Going on the recommendation from Bob (or a look on Google) we head to the “George & Dragon” was worth a go as it apparently opens at half ten. Except it isn’t open at half past ten, so we go back to the original plan of ‘Spoons. And as you know
I’m the only one who everyone loves ‘Spoons. Five drinks for £13, you can’t complain with that. What you can complain about is when you ‘discover’ a large tear in your recently purchased very expensive Hugo Boss jacket. Not mine obviously, I’d never fork over the sort of readies one of those things costs.
|Someone’s had too many mince pies…|
After a couple of pints, me & Mr X manage to work out that our personal tobacco supplies are running low. Not for the day but for the start of the year. Well there was only one way to sort it out. I give you two words: Jersey or Belgium. That’s right, we happen upon the idea of a mad dash across the channel to stock up before the end of the year. Why the end of the year I don’t know, but it had to be done by then for some reason. Except the end of the year is the following day, so time is of the essence. As we’re now busy boozing, we decide to sort it out on the train back. Next on the pub list is the “Red Willow Bar” across the road so that the ‘real ale’ drinkers can have their fix. We also manage a lively debate on what direction the ground is in. Moving on to “The Macc” for a quick pint before kick off, it’s then onto the ground.

- WHAT IS ASKED:
- A) Write out the match-day account word for word, starting at the words "Going on the" and ending after "those things costs.".
- B) List every name that the match-day account sets inside double quotation marks.
Please rely only on the match-day account to complete this work.

- PROVIDED RECORDS:
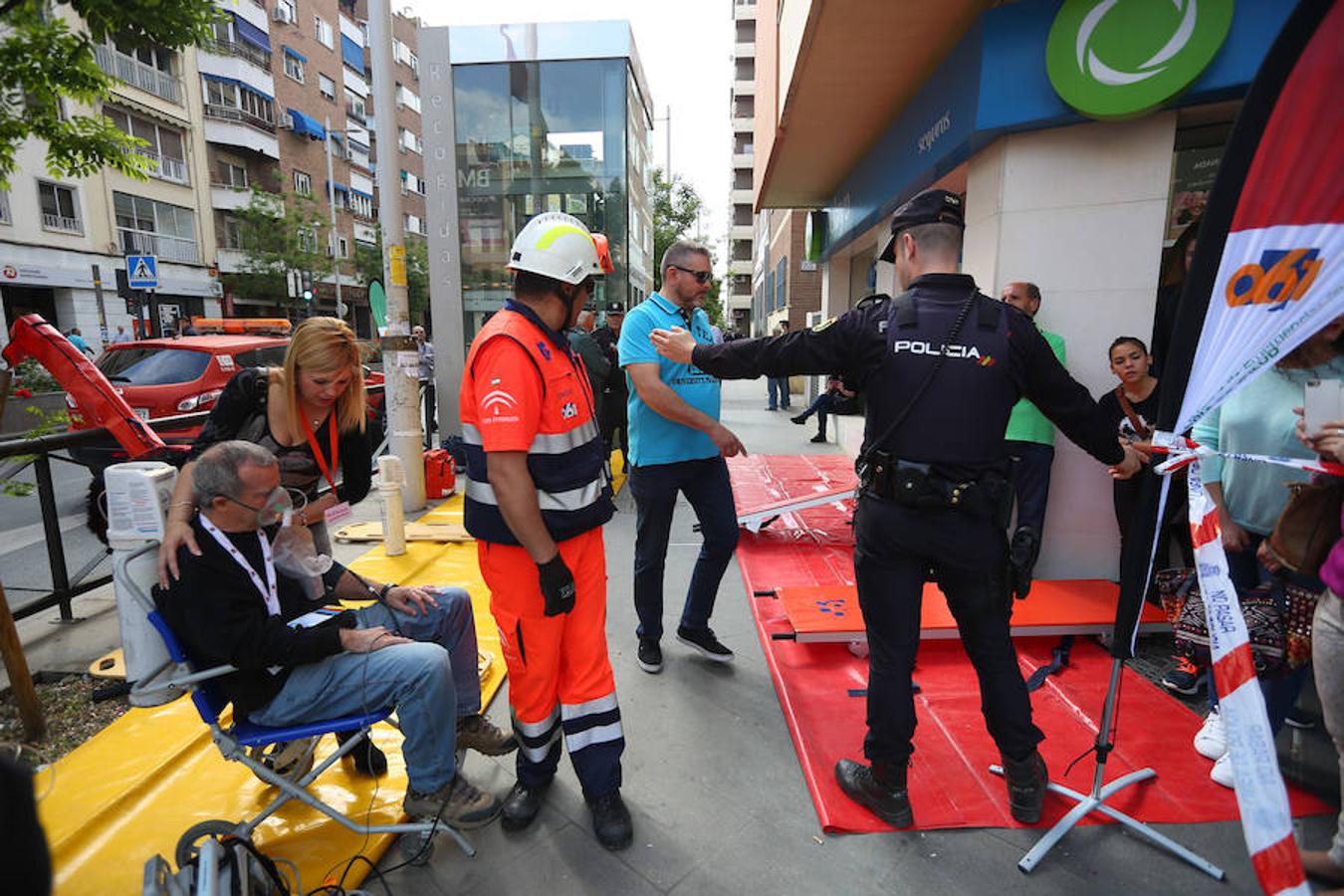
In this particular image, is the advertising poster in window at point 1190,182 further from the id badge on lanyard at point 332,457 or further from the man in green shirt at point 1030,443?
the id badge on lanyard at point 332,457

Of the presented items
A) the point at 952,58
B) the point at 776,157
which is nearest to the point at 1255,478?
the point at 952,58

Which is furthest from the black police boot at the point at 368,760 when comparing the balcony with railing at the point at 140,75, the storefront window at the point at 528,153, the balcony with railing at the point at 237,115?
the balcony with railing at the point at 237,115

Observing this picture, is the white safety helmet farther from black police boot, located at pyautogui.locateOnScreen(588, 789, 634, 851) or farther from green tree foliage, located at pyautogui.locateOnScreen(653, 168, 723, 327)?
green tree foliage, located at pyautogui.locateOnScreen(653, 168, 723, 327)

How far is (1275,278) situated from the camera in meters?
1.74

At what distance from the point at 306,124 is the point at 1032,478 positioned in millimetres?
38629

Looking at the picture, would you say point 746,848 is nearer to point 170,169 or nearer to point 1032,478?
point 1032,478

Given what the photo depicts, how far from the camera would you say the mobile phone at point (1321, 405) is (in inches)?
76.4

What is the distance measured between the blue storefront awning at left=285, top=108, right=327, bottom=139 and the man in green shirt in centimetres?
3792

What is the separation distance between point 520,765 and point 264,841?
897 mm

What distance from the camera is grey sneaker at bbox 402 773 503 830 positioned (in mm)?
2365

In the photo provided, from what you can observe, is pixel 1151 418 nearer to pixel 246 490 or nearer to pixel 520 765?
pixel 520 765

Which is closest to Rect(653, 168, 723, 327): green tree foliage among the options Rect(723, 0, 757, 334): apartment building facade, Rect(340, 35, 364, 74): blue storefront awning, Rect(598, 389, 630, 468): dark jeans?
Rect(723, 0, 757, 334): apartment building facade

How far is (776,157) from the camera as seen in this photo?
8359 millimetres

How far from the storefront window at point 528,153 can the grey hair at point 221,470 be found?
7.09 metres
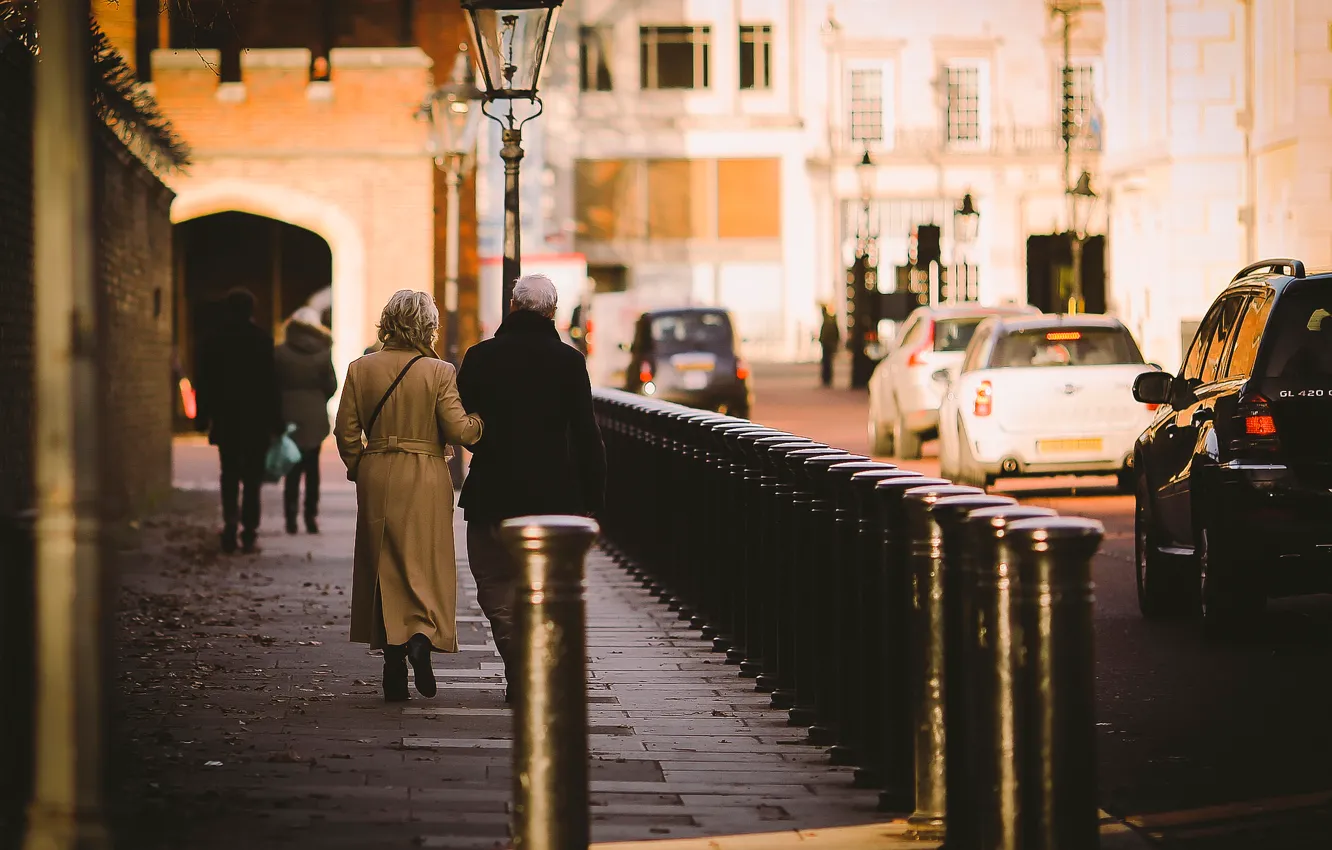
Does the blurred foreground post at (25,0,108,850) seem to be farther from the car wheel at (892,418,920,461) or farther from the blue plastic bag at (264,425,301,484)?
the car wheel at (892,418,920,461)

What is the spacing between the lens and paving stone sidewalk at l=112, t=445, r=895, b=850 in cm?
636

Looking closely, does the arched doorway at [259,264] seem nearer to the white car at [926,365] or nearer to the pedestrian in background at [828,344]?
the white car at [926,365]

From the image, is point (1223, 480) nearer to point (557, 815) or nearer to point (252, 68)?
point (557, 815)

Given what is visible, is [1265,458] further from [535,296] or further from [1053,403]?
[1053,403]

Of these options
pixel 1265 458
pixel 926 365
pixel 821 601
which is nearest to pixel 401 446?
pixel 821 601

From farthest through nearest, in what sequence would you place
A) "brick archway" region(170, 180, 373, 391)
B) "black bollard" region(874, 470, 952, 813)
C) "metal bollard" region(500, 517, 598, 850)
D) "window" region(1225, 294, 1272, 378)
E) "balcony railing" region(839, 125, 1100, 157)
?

- ANSWERS TO THE EXERCISE:
- A)
Going on the recommendation from Bob (or a look on Google) we head to the “George & Dragon” was worth a go as it apparently opens at half ten. Except it isn’t open at half past ten, so we go back to the original plan of ‘Spoons. And as you know
I’m the only one who everyone loves ‘Spoons. Five drinks for £13, you can’t complain with that. What you can complain about is when you ‘discover’ a large tear in your recently purchased very expensive Hugo Boss jacket. Not mine obviously, I’d never fork over the sort of readies one of those things costs.

- B)
George & Dragon
Red Willow Bar
The Macc